CCTV — when implemented and used properly — can be a force multiplier

A local politician thinks setting up CCTV surveillance cameras is a good idea for making the downtown and city parks safer. To help make his idea become reality, he knows he can depend on financial support from a community foundation. In another community, the police chief sees surveillance cameras working well for other police departments and wants to apply for a federal grant to bring CCTV to his community. Regardless of who thinks of the idea, it's essential politicians, law enforcement commanders and the citizens they serve work together if they want CCTV to succeed.

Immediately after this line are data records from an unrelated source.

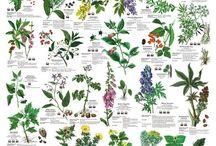 Pflanzen und Co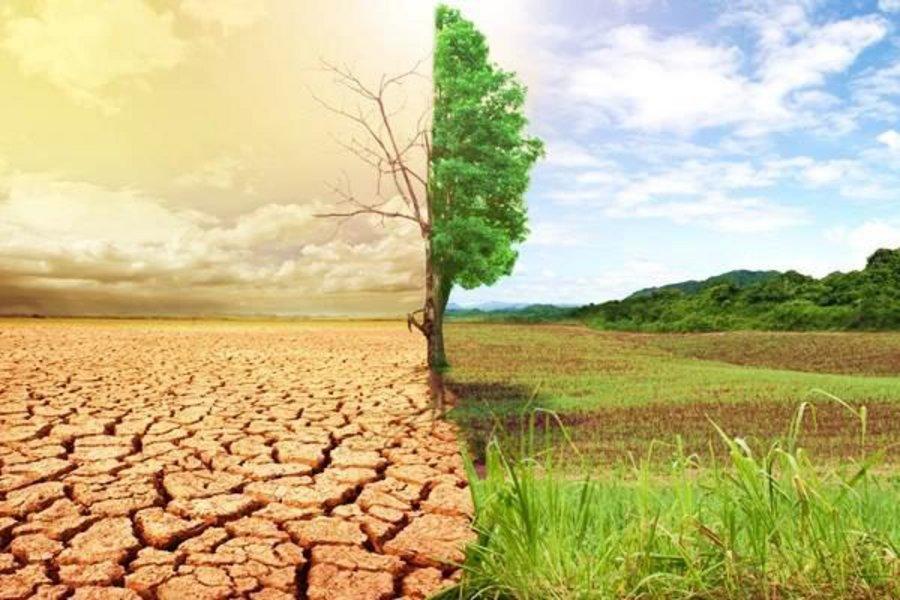 Διάσκεψη για το Μέλλον της Ευρώπης: Κλιματική αλλαγή, περιβάλλον και υγεία στο επίκεντρο των συζητήσεων (audio)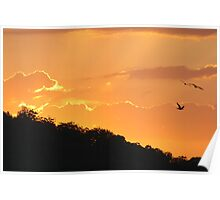 Clarence River Sunset Poster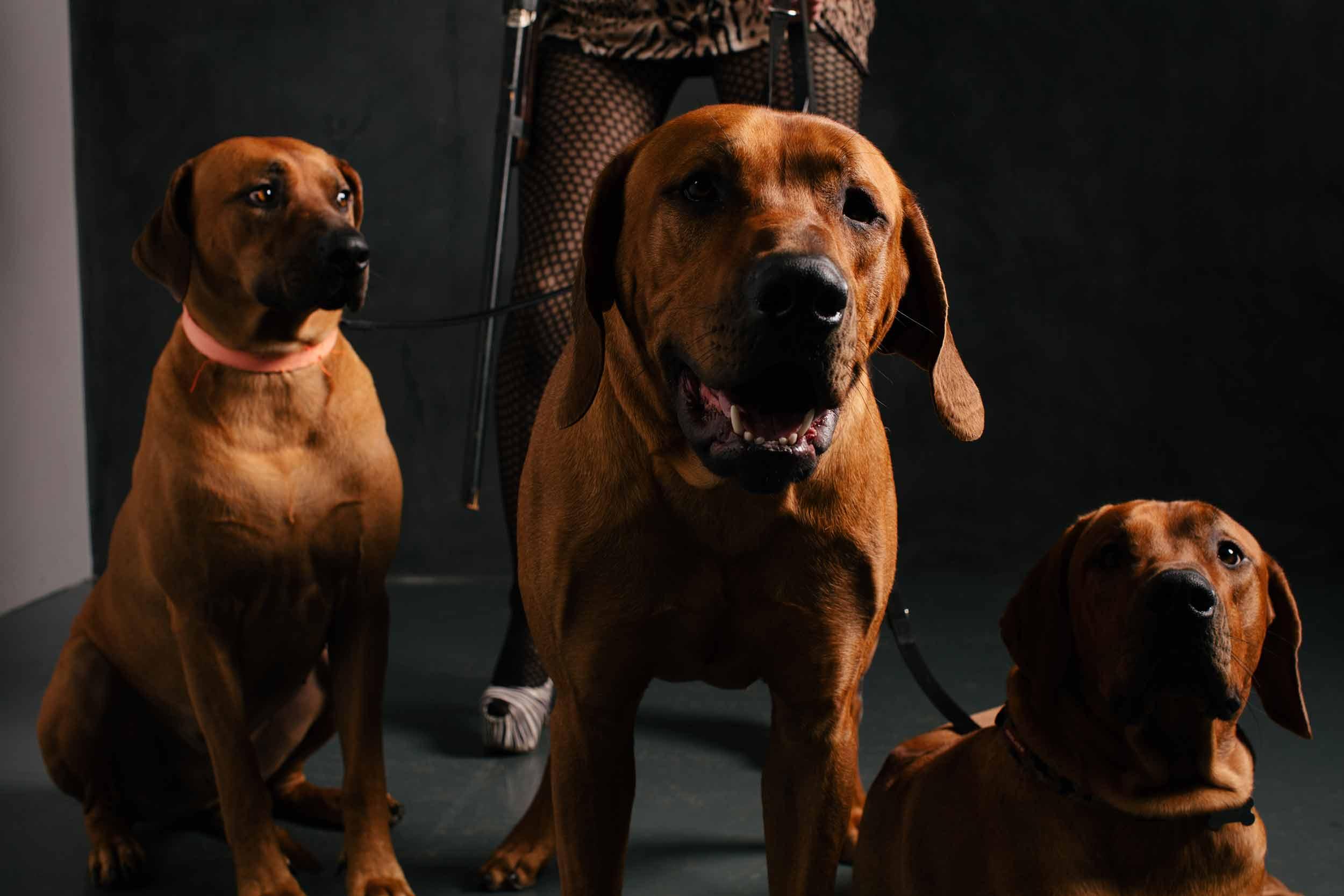 12.01---Dogs-Life_0046_1097.jpg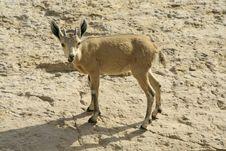 Ibex In The Dead Sea Area Stock Photos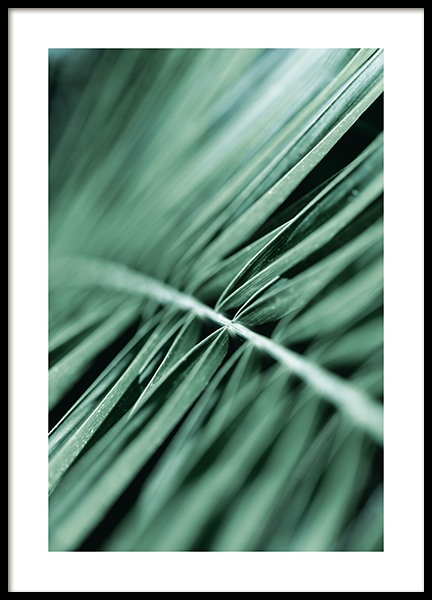 Dreamy Palm Leaf Poster in the group Prints / Photographs at Desenio AB (12563)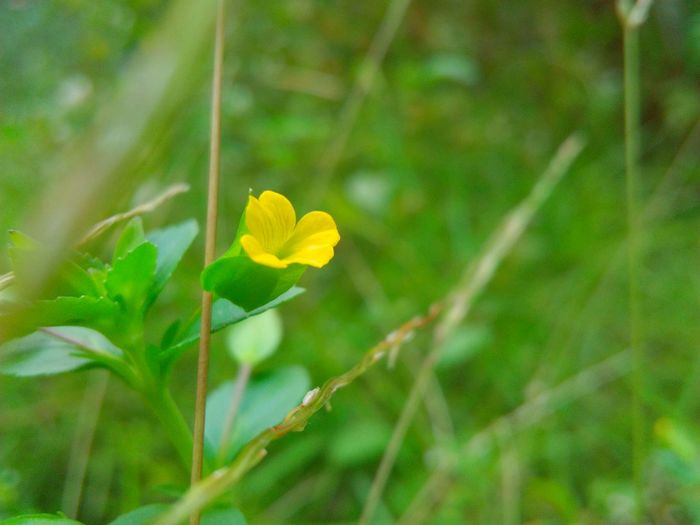 Yellow Nature Plant Leaf Flower Green Color Beauty In Nature Growth No People Close-up Outdoors Fragility Freshness Day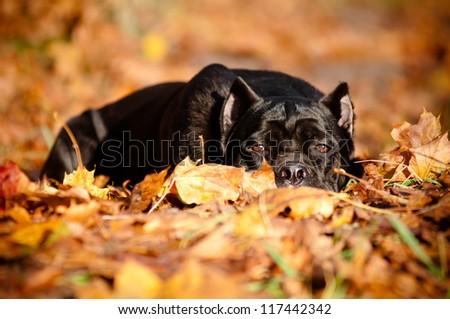 cane corso dog autumn fallen leaves portrait - stock photo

     When implemented with a well-thought plan and used properly, CCTV can potentially be a real force multiplier for law enforcement agencies of any size, says Dr. Jerry Ratcliffe, author of "Video Surveillance of Public Places," a guide funded by the U.S. Department of Justice Office of Community Oriented Policing Services (See

Cost-effective crime reduction?

Expectations of surveillance camera systems must be realistic. If they are not, the technology is only being set up to fail. CCTV is not a one-size-fits-all solution for preventing and solving crime. Law enforcement agencies must evaluate whether or not CCTV systems are truly in focus with their needs and doable in their municipalities. A 2006 nationwide Harris Poll reported 67 percent of adults favor expanded camera surveillance on streets and in public places. But in some communities, the public's concerns about privacy will prevent the use of CCTV in public locations.

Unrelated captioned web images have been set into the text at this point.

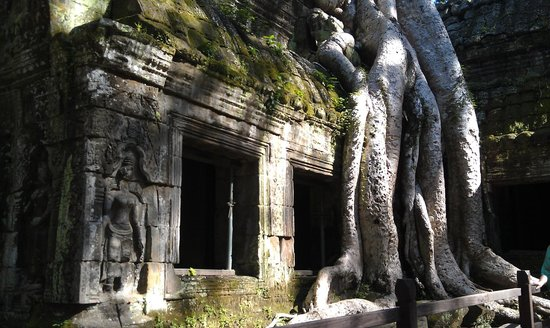 Angkor Cycle - Private Day Tours: Nature reclaiming her ground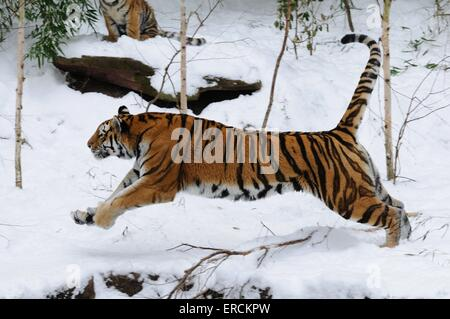 Siberian tiger - Stock Photo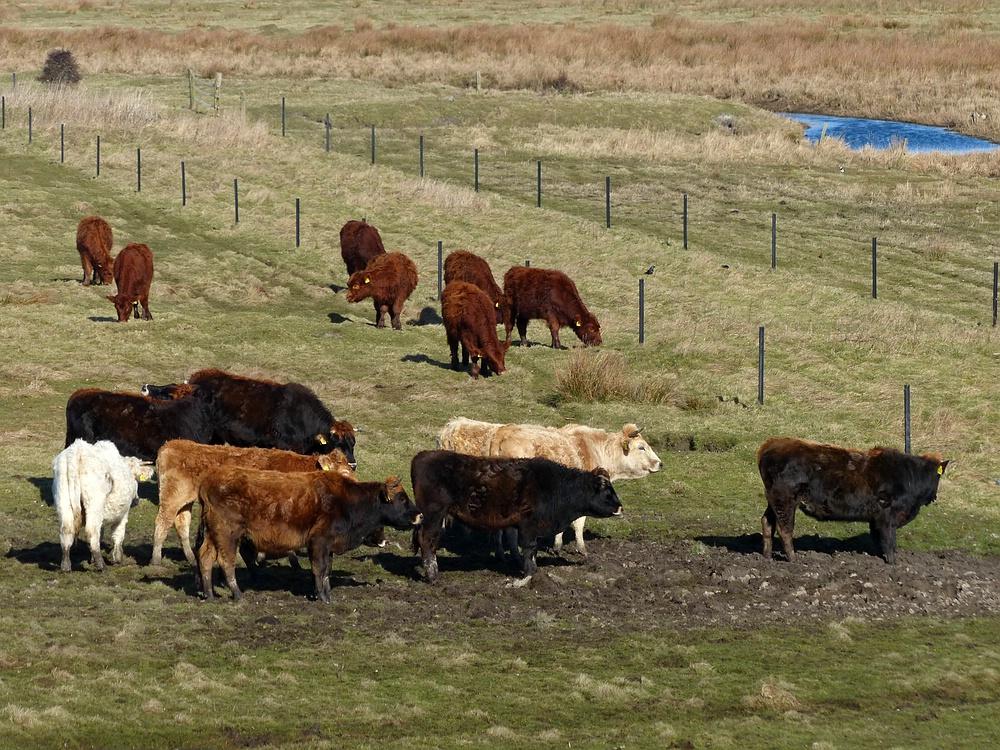 Rindviecher auf Borkum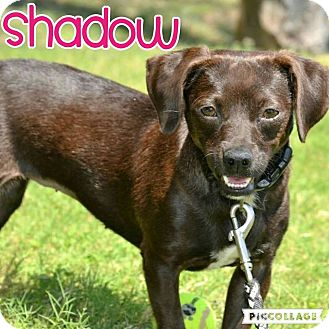 Dachshund/Chihuahua Mix Dog for adoption in Scottsdale, Arizona - Shadow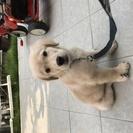 ゴールデンレトリバー 三ヵ月 子犬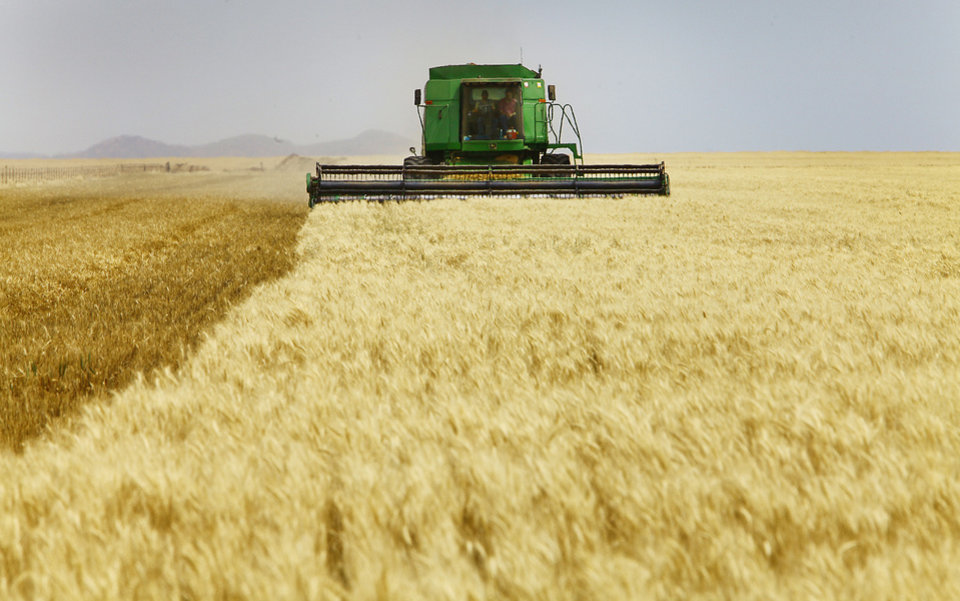 Photo - Josh Gammill harvests wheat in a field near Faxon.   David McDaniel - The Oklahoman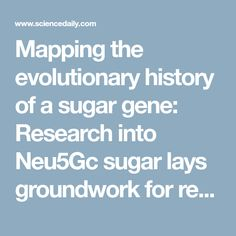 Sugar Consumption, Research, Diets, Cancer, Map, History, Cooking, Search, Kitchen
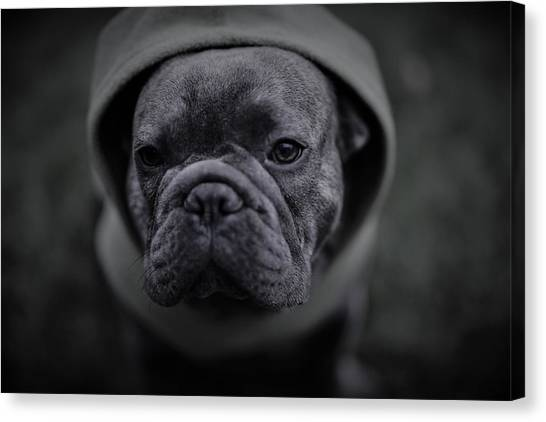 French Bull Dogs Canvas Print - Frenchie In Black And White by Brian Redgrave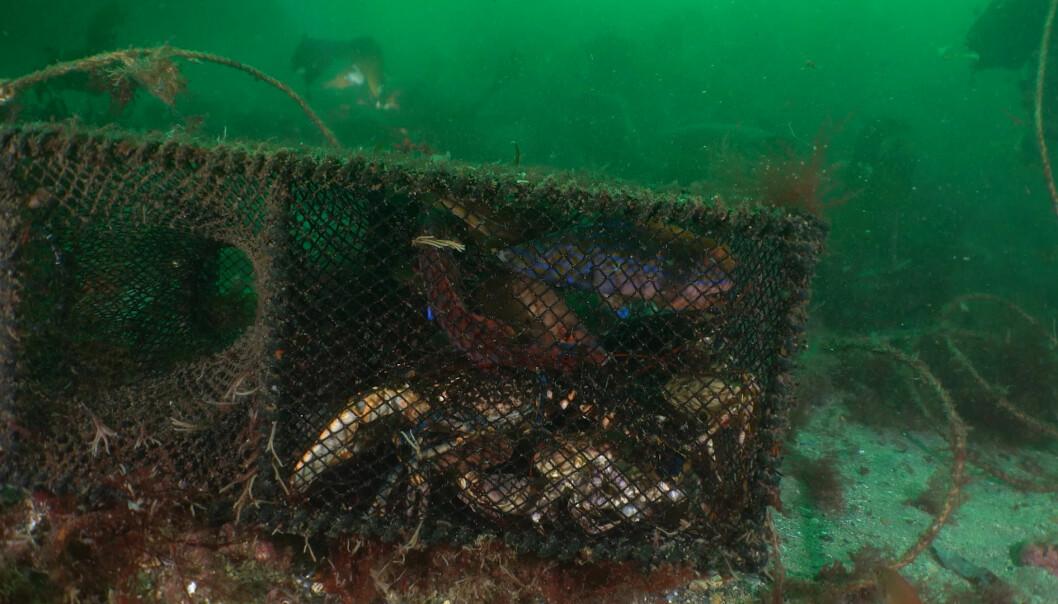 SPØKELSESFISKE: Teiner som blir glemt eller mistet fortsetter et nærmest evig fiske.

To help agencies determine whether or not CCTV is a good idea, Ratcliffe says agencies must ask themselves:

"What types of crime are we trying to prevent and is there a more cost-effective way to achieve long-term crime prevention?"

CCTV can work well to prevent crime in small, well-defined areas such as public parking lots, he says, but improved lighting, increased security, and better parking barriers and control mechanisms work equally well. And, he says the ongoing cost for police departments is much less.

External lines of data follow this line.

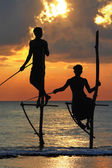 Amazing sunset in Sri lanka with traditional stick-fishermen — Stock Photo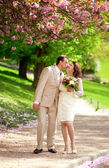 Beautiful newlywed couple kissing in park at spring — Stock Photo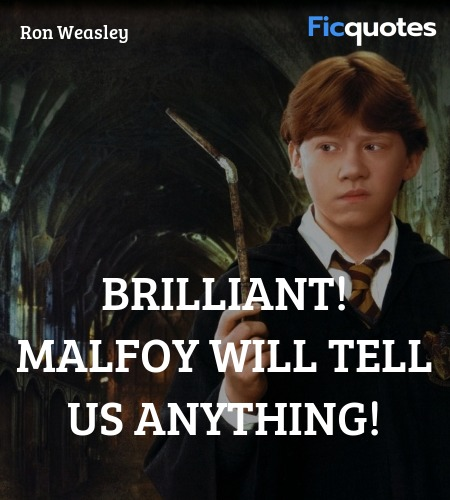 Brilliant! Malfoy will tell us anything quote image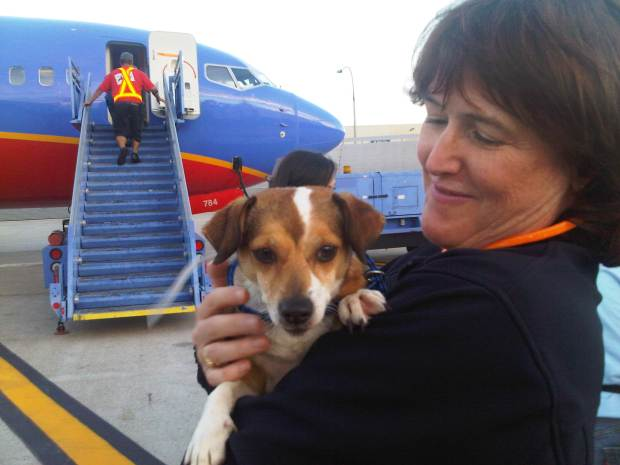 Displaced Sandy Pets Land in San Diego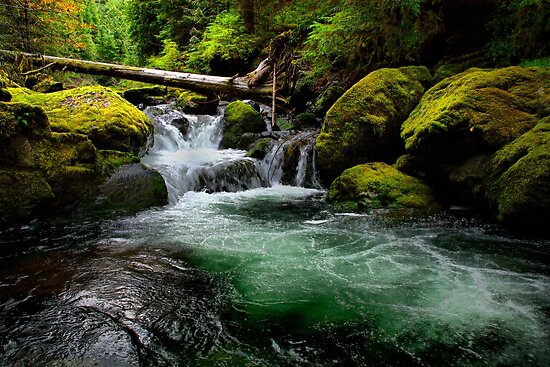 Green Water ~ Wildcat Creek ~ by Charles & Patricia   Harkins ~ Picture Oregon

Maximizing the benefits of a surveillance system requires ongoing maintenance (which can be included with the initial installment) and personnel costs (which vary depending on whether an agency is monitoring video 24/7 or only looking at the video after a crime has occurred).

Rather than looking at CCTV as the only tool available to prevent all crime, Ratcliffe, an associate professor with the Department of Criminal Justice at Temple University in Philadelphia, says law enforcement agencies should review a range of crime prevention tactics.

Conversely, he points out a misconception exists among law enforcement that CCTV cameras don't do a lot of good. Ratcliffe explains why cameras can be effective: When offenders know the cameras are there, they realize that if they commit a crime, they will be caught on video; and the risk of capture outweighs the benefits of the crime.

Another misconception is that cameras just move crime around the corner from where a camera is installed. That generally is not the case, he says.

"The research suggests that if you put a camera on a corner, the benefits of that camera can often spread to surrounding streets the camera can't see [because the offender is not necessarily aware of that]," he says.

A diffusion of benefits is more likely than displacement, he says, although displacement can be beneficial, too.

"If you prevent offenders from committing crime at their favorite, chosen location, they may go somewhere else," explains Ratcliffe, who publishes and lectures on environmental criminology. "But if they go to their second choice, they may not be able to commit as much crime. If you move them from their second location to their next choice, they may commit even less crime there, so you can actually reduce crime."